I think a lot of it has to do with the fact that the modern media culture is giving women a constant barrage of quasi-subliminal and contradictory messages, both about men, and themselves, and they can never be happy. Witness the "stupid man/dad" of commercials and sit-coms. Or that a smart, capable man almost automatically has to be an emotionally unavailable, irascible, or "flawed" somehow.
And the constant attack on masculinity that paints men as abusive, insensitive etc. yet if a man conforms to all of that, a woman is saddled with a metrosexual wet-noodle she resents, and is no longer attracted to, because he is no longer "manly" and she feels insecure in dark alleys. Then the parts of modern feminism that portray marriage and motherhood as "slavery", put women in deep conflict with some of their most basic instincts to be wives and mothers. And when a woman does try to have it all, she'll probably fail at something, either hit the glass ceiling because of the demands of motherhood, or will jeopardize her fertility, when she finally decides it's time to get pregnant, or worse marrried, and finds either is not working out for her very well...

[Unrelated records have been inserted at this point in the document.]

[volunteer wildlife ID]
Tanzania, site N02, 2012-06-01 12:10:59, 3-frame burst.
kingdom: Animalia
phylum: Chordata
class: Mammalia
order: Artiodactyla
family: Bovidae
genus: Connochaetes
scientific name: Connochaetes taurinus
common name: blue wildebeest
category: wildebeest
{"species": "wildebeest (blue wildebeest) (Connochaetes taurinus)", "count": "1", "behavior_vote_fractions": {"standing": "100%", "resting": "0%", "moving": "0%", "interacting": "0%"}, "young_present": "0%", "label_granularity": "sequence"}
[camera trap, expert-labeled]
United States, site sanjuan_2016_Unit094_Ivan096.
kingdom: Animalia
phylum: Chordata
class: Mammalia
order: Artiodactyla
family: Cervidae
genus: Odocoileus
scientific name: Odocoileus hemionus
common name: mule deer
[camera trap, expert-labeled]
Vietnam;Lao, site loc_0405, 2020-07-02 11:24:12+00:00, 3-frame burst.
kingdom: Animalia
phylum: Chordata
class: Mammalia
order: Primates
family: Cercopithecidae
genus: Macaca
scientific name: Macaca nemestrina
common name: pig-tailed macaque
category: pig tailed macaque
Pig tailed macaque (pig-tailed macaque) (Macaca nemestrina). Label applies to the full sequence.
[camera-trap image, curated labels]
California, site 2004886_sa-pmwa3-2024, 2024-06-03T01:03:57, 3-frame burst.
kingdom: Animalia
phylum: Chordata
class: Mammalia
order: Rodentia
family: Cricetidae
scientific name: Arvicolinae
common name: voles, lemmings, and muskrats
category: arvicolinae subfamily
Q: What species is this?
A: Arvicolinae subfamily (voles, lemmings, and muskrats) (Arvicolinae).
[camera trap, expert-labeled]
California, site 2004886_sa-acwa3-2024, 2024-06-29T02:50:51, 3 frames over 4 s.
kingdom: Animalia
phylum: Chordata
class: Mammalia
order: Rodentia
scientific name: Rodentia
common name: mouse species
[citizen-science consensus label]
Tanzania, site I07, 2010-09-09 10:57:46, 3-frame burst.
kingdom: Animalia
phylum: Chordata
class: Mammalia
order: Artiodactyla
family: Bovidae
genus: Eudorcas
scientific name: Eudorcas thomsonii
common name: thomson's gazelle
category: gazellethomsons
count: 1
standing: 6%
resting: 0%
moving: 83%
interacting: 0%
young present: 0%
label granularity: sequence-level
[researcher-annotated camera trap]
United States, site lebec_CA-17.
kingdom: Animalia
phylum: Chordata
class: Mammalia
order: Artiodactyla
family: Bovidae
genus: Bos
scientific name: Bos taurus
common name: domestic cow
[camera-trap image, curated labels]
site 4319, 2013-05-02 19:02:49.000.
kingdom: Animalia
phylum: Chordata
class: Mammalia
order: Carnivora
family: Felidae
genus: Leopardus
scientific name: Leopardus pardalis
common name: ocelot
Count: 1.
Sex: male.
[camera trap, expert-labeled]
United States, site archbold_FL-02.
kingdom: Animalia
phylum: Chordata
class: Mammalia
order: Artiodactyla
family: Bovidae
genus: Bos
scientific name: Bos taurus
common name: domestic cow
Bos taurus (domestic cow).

There's also the onslaught of the fictional characters in movies and TV, romance novels, romantic comedies etc. where men who magically manage to somehow be both perfectly feminine emotional/sensitive AND "manly" at the exact same time, or changing instantly exactly when needed, do exist. And the woman protagonists neuroses are inevitably just "cute"...
Honestly, women on gunboards
seem to be the exception to all this. Unfortunately there's not nearly enough of them to go around, and we must make do.